Laura sat before her mirror in the bedroom of her tiny flat. There was a queer smile on her lips as she studied her face. In her right hand she held a lipstick, and she looked down now at the name engraved on the gilt case. Fatal Apple.
She wondered again at the unaccountable impulse that had taken her so suddenly into the luxurious perfumed interior of the shop that she passed every day.
The assistant had brought out a selection of lipsticks, trying them for her to see on the back of a slim hand with long exotic fingers and deep carmine nails.
Little smears of pink and cerise and scarlet and maroon and cyclamen, some of them hardly distinguishable from one another except by their names – such fantastic names they seemed to Laura.
Pink Lightning, Buttered Rum, Misty Coral, Quiet Pink, Fatal Apple.
It was the name that attracted her, not the colour.
Fatal Apple … it carried with it the suggestion of Eve, of temptation, of womanhood.
Sitting before the mirror, she carefully painted her lips.
Baldy! She thought of Baldy, pulling up bindweed and lecturing her so long ago. What had he said? ‘Show you’re a woman, hang out your flag, go after your man …’
Something like that. Was that what she was doing now?
And she thought: ‘Yes, it’s exactly that.
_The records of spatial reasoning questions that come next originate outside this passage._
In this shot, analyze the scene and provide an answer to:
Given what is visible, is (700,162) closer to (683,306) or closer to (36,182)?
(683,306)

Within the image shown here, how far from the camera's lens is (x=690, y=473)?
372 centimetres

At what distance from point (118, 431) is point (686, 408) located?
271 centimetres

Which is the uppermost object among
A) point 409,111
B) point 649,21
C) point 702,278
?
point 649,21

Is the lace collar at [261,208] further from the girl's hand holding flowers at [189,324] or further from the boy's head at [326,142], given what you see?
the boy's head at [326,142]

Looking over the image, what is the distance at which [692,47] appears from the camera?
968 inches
Just for this evening, just for this once, I want to be a woman, like other women, decking herself out, painting herself up to attract her man. I never wanted to before. I didn’t think I was that kind of person. But I am, after all. Only I never knew it.’
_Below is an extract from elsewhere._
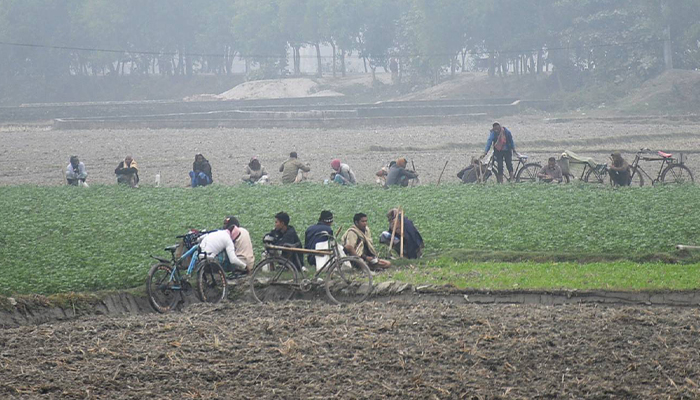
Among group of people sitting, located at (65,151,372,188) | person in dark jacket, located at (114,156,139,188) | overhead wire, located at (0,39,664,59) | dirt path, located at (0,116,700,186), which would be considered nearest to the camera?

And her impression of Baldy was so strong that she could almost fancy him standing behind her, nodding his great heavy head in approval, and saying in his gruff voice:
‘That’s right, young Laura. Never too late to learn.’
Dear Baldy …
Always, all through her life, there had been Baldy, her friend. Her one true and faithful friend.
Her mind went back to his deathbed, two years ago. They had sent for her, but when she had got there the doctor had explained that he was probably too far gone to recognize her. He was sinking fast and was only semi-conscious.
She had sat beside him, holding his gnarled hand between her own, watching him.
He had lain very still, grunting occasionally and puffing as though some inner exasperation possessed him. Muttered words came fitfully from his lips.
Once he opened his eyes, looked at her without recognition and said: ‘Where is the child? Send for her, can’t you? And don’t talk tommy-rot about its being bad for her to see anyone die. Experience, that’s all … And children take death in their stride, better than we do.’
She had said:
‘I’m here, Baldy. I’m here.’
But, closing his eyes, he had only murmured indignantly:
‘Dying, indeed? I’m not dying. Doctors are all alike – gloomy devils. I’ll show him.’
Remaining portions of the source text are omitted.